* _Assignment_: Reproduce every one of the following entries word for word, without altering anything.

* _Provided material_:
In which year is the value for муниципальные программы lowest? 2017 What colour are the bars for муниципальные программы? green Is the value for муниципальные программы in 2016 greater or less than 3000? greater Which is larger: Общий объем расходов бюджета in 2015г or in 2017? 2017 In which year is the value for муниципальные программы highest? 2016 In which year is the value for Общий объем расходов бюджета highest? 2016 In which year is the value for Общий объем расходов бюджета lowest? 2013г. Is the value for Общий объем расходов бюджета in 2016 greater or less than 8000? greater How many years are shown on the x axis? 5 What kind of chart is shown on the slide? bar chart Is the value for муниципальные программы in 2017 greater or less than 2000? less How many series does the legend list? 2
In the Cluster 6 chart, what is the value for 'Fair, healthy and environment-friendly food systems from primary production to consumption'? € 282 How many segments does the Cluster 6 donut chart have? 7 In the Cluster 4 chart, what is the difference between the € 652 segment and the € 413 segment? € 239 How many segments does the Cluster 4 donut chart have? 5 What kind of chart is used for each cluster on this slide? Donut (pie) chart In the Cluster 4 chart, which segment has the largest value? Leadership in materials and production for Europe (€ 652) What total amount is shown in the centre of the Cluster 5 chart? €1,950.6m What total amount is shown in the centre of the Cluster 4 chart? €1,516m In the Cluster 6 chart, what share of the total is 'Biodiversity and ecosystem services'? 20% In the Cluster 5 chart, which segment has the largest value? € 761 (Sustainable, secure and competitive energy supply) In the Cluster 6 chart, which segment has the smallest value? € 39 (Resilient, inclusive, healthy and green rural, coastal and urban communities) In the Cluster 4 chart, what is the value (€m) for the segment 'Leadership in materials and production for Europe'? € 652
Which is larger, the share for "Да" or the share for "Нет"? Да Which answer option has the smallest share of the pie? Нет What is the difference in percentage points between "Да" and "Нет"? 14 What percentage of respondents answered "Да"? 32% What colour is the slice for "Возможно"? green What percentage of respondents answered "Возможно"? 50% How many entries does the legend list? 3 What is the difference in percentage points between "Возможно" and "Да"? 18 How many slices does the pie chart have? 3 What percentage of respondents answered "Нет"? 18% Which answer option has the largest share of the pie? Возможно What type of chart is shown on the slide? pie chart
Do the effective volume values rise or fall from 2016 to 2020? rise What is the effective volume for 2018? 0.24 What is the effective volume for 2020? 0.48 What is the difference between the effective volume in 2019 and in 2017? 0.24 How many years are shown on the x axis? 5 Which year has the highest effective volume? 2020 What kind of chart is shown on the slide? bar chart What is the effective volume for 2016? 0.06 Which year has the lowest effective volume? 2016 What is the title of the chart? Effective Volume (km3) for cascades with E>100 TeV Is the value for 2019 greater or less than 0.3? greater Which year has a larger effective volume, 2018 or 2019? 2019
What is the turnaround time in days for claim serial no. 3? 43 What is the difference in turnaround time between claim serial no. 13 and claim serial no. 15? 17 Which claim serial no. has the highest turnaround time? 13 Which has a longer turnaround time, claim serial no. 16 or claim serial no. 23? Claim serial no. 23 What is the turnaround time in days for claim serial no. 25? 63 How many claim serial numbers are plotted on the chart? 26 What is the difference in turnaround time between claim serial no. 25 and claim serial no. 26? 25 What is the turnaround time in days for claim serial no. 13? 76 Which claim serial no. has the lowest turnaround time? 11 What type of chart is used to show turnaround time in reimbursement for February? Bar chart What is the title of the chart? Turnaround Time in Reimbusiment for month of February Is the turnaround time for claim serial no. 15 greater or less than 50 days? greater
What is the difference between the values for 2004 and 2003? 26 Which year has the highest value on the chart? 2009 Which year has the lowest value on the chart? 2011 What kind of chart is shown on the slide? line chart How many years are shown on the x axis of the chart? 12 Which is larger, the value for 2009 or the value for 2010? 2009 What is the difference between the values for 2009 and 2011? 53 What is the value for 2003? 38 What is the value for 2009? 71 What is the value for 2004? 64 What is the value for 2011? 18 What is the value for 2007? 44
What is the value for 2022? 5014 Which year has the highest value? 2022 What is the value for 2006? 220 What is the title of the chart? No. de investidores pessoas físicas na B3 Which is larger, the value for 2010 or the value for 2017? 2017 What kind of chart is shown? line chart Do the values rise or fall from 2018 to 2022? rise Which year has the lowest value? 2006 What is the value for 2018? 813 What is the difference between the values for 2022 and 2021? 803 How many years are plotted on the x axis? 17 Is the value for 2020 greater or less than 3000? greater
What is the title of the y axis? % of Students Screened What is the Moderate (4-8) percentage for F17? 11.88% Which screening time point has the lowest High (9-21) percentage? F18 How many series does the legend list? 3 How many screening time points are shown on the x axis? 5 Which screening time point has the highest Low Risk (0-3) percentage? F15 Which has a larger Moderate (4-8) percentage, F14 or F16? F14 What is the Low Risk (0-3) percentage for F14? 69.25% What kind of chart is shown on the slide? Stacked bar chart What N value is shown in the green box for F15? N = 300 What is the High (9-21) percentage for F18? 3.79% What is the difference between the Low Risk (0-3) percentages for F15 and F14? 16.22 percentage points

* _Solution_:
In which year is the value for муниципальные программы lowest? 2017 What colour are the bars for муниципальные программы? green Is the value for муниципальные программы in 2016 greater or less than 3000? greater Which is larger: Общий объем расходов бюджета in 2015г or in 2017? 2017 In which year is the value for муниципальные программы highest? 2016 In which year is the value for Общий объем расходов бюджета highest? 2016 In which year is the value for Общий объем расходов бюджета lowest? 2013г. Is the value for Общий объем расходов бюджета in 2016 greater or less than 8000? greater How many years are shown on the x axis? 5 What kind of chart is shown on the slide? bar chart Is the value for муниципальные программы in 2017 greater or less than 2000? less How many series does the legend list? 2
In the Cluster 6 chart, what is the value for 'Fair, healthy and environment-friendly food systems from primary production to consumption'? € 282 How many segments does the Cluster 6 donut chart have? 7 In the Cluster 4 chart, what is the difference between the € 652 segment and the € 413 segment? € 239 How many segments does the Cluster 4 donut chart have? 5 What kind of chart is used for each cluster on this slide? Donut (pie) chart In the Cluster 4 chart, which segment has the largest value? Leadership in materials and production for Europe (€ 652) What total amount is shown in the centre of the Cluster 5 chart? €1,950.6m What total amount is shown in the centre of the Cluster 4 chart? €1,516m In the Cluster 6 chart, what share of the total is 'Biodiversity and ecosystem services'? 20% In the Cluster 5 chart, which segment has the largest value? € 761 (Sustainable, secure and competitive energy supply) In the Cluster 6 chart, which segment has the smallest value? € 39 (Resilient, inclusive, healthy and green rural, coastal and urban communities) In the Cluster 4 chart, what is the value (€m) for the segment 'Leadership in materials and production for Europe'? € 652
Which is larger, the share for "Да" or the share for "Нет"? Да Which answer option has the smallest share of the pie? Нет What is the difference in percentage points between "Да" and "Нет"? 14 What percentage of respondents answered "Да"? 32% What colour is the slice for "Возможно"? green What percentage of respondents answered "Возможно"? 50% How many entries does the legend list? 3 What is the difference in percentage points between "Возможно" and "Да"? 18 How many slices does the pie chart have? 3 What percentage of respondents answered "Нет"? 18% Which answer option has the largest share of the pie? Возможно What type of chart is shown on the slide? pie chart
Do the effective volume values rise or fall from 2016 to 2020? rise What is the effective volume for 2018? 0.24 What is the effective volume for 2020? 0.48 What is the difference between the effective volume in 2019 and in 2017? 0.24 How many years are shown on the x axis? 5 Which year has the highest effective volume? 2020 What kind of chart is shown on the slide? bar chart What is the effective volume for 2016? 0.06 Which year has the lowest effective volume? 2016 What is the title of the chart? Effective Volume (km3) for cascades with E>100 TeV Is the value for 2019 greater or less than 0.3? greater Which year has a larger effective volume, 2018 or 2019? 2019
What is the turnaround time in days for claim serial no. 3? 43 What is the difference in turnaround time between claim serial no. 13 and claim serial no. 15? 17 Which claim serial no. has the highest turnaround time? 13 Which has a longer turnaround time, claim serial no. 16 or claim serial no. 23? Claim serial no. 23 What is the turnaround time in days for claim serial no. 25? 63 How many claim serial numbers are plotted on the chart? 26 What is the difference in turnaround time between claim serial no. 25 and claim serial no. 26? 25 What is the turnaround time in days for claim serial no. 13? 76 Which claim serial no. has the lowest turnaround time? 11 What type of chart is used to show turnaround time in reimbursement for February? Bar chart What is the title of the chart? Turnaround Time in Reimbusiment for month of February Is the turnaround time for claim serial no. 15 greater or less than 50 days? greater
What is the difference between the values for 2004 and 2003? 26 Which year has the highest value on the chart? 2009 Which year has the lowest value on the chart? 2011 What kind of chart is shown on the slide? line chart How many years are shown on the x axis of the chart? 12 Which is larger, the value for 2009 or the value for 2010? 2009 What is the difference between the values for 2009 and 2011? 53 What is the value for 2003? 38 What is the value for 2009? 71 What is the value for 2004? 64 What is the value for 2011? 18 What is the value for 2007? 44
What is the value for 2022? 5014 Which year has the highest value? 2022 What is the value for 2006? 220 What is the title of the chart? No. de investidores pessoas físicas na B3 Which is larger, the value for 2010 or the value for 2017? 2017 What kind of chart is shown? line chart Do the values rise or fall from 2018 to 2022? rise Which year has the lowest value? 2006 What is the value for 2018? 813 What is the difference between the values for 2022 and 2021? 803 How many years are plotted on the x axis? 17 Is the value for 2020 greater or less than 3000? greater
What is the title of the y axis? % of Students Screened What is the Moderate (4-8) percentage for F17? 11.88% Which screening time point has the lowest High (9-21) percentage? F18 How many series does the legend list? 3 How many screening time points are shown on the x axis? 5 Which screening time point has the highest Low Risk (0-3) percentage? F15 Which has a larger Moderate (4-8) percentage, F14 or F16? F14 What is the Low Risk (0-3) percentage for F14? 69.25% What kind of chart is shown on the slide? Stacked bar chart What N value is shown in the green box for F15? N = 300 What is the High (9-21) percentage for F18? 3.79% What is the difference between the Low Risk (0-3) percentages for F15 and F14? 16.22 percentage points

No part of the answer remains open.